Thiago Silva, que assina o texto e a direção, entrega ao espectador um
espetáculo que desde a primeira cena nos convida a embarcar na história do
menino Junho (Jardel Rocha) e da família Frank. Aventura, fantasia, curiosidade
e descoberta estão presentes do início ao fim, prendendo a atenção do público
infantil, que constantemente reage aos acontecimentos e com eles interage,
respondendo aos desdobramentos da cena.
Com o objetivo de protegê-lo do mundo exterior e de uma
possível maldição, Junho Frank é um menino que vive enclausurado no castelo de
sua família. Sob os extremos cuidados da mãe, Judith Frank (Alessandra Bier), e
da tia, Morgana Frank (Jennifer Ribeiro), o garoto dedica seus dias à leitura de
livros, e sua curiosidade com o mundo faz com que ele apenas possa imaginar as
cores e as texturas da natureza e da vida existentes para além dos muros que o
protegem.
Dentre tantos acertos, um dos méritos da montagem é o
incentivo à leitura. Junho adora ler, sonha em poder viajar e “visitar
bibliotecas incríveis e cheias de mistérios”. Com a entrada do seu tio Cosme
(Roger Santos) em cena, que retorna de uma viagem, Junho vive grandes
aventuras. Contra a vontade de Judith e Morgana, Cosme dá de presente ao
sobrinho um livro misterioso que conta a história da família Frank ao longo dos
séculos. Mas, o que esconde o livro da família Frank? Cheio de enigmas, é na
leitura deste livro que Junho encontra suas próprias origens, descobrindo em
suas páginas a história da maldição da família.
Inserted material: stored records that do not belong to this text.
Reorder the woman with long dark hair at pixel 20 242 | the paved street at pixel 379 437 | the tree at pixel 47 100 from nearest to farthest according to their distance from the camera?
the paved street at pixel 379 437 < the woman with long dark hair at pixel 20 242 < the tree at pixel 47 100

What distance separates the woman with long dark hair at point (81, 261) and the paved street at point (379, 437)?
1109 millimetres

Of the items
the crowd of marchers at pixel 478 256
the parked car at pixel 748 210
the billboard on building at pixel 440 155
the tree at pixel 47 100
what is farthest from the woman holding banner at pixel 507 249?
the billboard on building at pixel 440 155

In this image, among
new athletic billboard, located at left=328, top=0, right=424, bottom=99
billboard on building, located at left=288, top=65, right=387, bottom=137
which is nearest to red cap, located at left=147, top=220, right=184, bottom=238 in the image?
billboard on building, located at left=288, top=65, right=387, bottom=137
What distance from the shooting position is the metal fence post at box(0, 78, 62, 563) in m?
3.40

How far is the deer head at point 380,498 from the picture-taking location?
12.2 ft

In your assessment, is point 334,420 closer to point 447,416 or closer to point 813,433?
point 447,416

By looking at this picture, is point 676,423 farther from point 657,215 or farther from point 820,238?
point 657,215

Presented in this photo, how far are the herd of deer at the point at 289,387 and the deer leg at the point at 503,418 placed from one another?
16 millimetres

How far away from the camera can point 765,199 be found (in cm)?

As aventuras se intensificam quando Jazz (Ana Carolina de David) e
Maya (Hayline Vitória) entram no castelo da família Frank através de uma passagem secreta.
Com as novas amigas, Junho descobre o mundo para além das fronteiras do
castelo. Viajando no tempo, ele encontra sua mãe num passado distante, quando
ela tinha a idade que ele tem no presente, e o clima de suspense toma conta de
todos quando Jazz, Maya, Junho e Judith são capturados por Antenor (Roger
Santos) e Teobaldo (Leonardo Steffanello). Aliás, se existe um equilíbrio entre
a atuação de todos, destaco o trabalho de Roger Santos, que certamente ainda
nos presenteará com atuações que lhe renderão muitos convites e críticas
positivas. E aqui é importante dizer que o elenco é formado por excelentes
atores e atrizes que, ao que tudo indica, já possuem uma trajetória e estão
acostumados com os palcos.
Mesmo que seja uma peça infantil, há algumas mensagens endereçadas
e entendidas exclusivamente pelo público adulto. Com bom humor, incluem
críticas ao momento histórico atual de nosso país. Se a história de Junho nos
mostra, entre outras coisas, que os livros nos ajudam a entender o passado para,
se necessário, mudarmos o futuro, Antenor e Teobaldo também estão ali para nos
mostrar que os livros são sempre uma ameaça aos que tem algo a temer.
Se o texto é bom e as atuações sempre imprescindíveis para o
sucesso de qualquer montagem, não restam dúvidas de que o cuidado e o
profissionalismo dispensados ao figurino (de Jardel Rocha), à maquiagem e à
caracterização (de Jardel Rocha e Jennifer Ribeiro), à trilha sonora (de Régis
Moewius e Handyer Borba), à iluminação (de Ariel Medeiros), à cenografia e aos
acessórios (de Roger Santos) também contribuem para que Junho: uma aventura
imaginária arrebate os espectadores, ganhando-os do início ao fim do espetáculo.